Fentimans is a botanical brewery based in Hexham, England.

==History==
Thomas Fentiman, an iron puddler from Cleckheaton, England, acquired a recipe for botanically brewed ginger beer in 1905 when a fellow tradesman approached Fentiman for a loan. The loan was never repaid so Thomas became the owner of the recipe. The firm became a door-to-door ginger beer sales company using a horse-drawn vehicle for transport. His ginger beer was stored in handmade stone jars known as 'grey hens', all stamped with the Fentimans mascot based on Thomas' German Shepherd dog 'Fearless' who won the Crufts obedience class twice in 1933 and 1934. The botanically brewed ginger beer became popular quickly and the business grew, with several brewing and production facilities being opened in the North of England.

The company fell on hard times as supermarkets entered the soft drinks market. As a result, sales of the grey hens slumped and the company closed down in the mid 1960s.
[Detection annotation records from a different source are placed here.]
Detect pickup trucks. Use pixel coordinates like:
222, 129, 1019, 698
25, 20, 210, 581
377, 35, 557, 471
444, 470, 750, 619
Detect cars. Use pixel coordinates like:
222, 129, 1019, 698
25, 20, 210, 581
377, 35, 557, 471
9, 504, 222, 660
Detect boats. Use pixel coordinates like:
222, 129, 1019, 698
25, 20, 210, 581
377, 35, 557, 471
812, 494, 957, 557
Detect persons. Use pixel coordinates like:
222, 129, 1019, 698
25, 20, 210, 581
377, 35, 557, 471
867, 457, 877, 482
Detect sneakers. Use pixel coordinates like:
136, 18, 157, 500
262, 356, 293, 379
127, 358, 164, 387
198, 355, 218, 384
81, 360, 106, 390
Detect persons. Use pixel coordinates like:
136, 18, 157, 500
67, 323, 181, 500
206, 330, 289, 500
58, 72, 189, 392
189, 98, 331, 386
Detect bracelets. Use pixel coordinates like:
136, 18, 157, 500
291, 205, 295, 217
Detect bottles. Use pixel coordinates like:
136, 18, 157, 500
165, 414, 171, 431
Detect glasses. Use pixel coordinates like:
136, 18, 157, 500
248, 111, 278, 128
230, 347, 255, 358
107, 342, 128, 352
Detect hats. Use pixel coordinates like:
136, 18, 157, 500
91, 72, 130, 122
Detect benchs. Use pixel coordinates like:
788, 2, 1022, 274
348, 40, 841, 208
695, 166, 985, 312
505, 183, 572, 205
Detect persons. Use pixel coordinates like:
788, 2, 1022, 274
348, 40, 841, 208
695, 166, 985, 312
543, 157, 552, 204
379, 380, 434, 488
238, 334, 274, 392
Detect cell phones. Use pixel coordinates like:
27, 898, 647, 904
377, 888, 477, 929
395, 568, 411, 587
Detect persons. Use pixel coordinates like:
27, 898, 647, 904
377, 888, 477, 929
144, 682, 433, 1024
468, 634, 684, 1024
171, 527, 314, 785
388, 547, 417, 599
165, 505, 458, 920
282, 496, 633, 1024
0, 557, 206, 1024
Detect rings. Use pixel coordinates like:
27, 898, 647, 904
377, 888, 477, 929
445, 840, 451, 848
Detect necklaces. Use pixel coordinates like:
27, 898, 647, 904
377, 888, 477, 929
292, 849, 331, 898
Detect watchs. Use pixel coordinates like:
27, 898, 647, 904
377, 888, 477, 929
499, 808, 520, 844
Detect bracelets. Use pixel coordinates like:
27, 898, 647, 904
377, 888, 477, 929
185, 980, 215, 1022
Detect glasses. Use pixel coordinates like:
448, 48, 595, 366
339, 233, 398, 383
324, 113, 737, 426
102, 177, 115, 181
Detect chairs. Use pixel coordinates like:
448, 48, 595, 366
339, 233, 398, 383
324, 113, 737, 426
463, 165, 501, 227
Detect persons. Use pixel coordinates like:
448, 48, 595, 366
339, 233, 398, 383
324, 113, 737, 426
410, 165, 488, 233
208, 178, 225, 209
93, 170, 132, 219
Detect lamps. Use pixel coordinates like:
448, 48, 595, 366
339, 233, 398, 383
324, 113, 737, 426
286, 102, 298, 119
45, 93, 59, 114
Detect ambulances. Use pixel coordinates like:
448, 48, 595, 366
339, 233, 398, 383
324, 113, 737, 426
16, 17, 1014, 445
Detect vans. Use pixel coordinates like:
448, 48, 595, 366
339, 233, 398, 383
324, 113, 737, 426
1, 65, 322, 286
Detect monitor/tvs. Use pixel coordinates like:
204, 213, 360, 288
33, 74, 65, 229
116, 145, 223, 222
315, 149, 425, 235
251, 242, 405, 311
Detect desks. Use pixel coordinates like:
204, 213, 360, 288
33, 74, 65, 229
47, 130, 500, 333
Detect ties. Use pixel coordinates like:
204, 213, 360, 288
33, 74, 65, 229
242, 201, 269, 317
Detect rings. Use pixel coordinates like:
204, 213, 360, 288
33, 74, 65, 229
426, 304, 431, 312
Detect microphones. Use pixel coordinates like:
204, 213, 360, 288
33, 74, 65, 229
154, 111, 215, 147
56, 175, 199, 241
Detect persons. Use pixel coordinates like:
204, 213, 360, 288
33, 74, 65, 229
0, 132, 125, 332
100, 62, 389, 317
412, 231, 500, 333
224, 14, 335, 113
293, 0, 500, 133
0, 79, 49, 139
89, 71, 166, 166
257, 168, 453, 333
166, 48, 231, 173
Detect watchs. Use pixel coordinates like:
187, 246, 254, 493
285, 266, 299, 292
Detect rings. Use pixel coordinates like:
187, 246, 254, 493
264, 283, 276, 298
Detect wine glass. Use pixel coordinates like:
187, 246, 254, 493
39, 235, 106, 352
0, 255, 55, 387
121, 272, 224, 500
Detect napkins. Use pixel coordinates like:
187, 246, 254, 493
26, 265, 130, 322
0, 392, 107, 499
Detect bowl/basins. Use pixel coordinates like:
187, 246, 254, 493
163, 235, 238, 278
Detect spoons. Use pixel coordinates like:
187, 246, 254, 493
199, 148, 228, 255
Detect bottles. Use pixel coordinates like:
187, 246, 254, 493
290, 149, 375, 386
But in 1988, Thomas Fentiman's great grandson re-established the business with a mission to produce drinks in the original way, using the traditional ginger beer recipe and 100% natural ingredients. From then, with old-style products and vintage goods becoming more popular, Fentimans has enjoyed a wave of popularity.

Since 1905, Fentimans has brewed botanical sodas with ingredients including roots, bark and flowers, and with the exception of adding new flavours, Fentimans make their sodas the same as at the turn of the century. Some production processes have been updated, for example, pasteurisation to extend the shelf life of the drinks. This causes the loss of some carbon dioxide, so mild carbonation was introduced.
===21st century===
Fentimans has franchised in the US, where products are manufactured in Pennsylvania and are available across North America. More than two-thirds of Fentimans' overseas sales are in Europe, with the bulk of the remainder in the US, Japan, South America, Canada and Russia. Both UK and US divisions use the same recipe and brewing methods to create Fentimans. North America has purchased identical brewery equipment to that used decades ago, to maintain the characteristic flavour. In recent times they have changed their recipe in the UK to include the sweetener Steviol glycosides.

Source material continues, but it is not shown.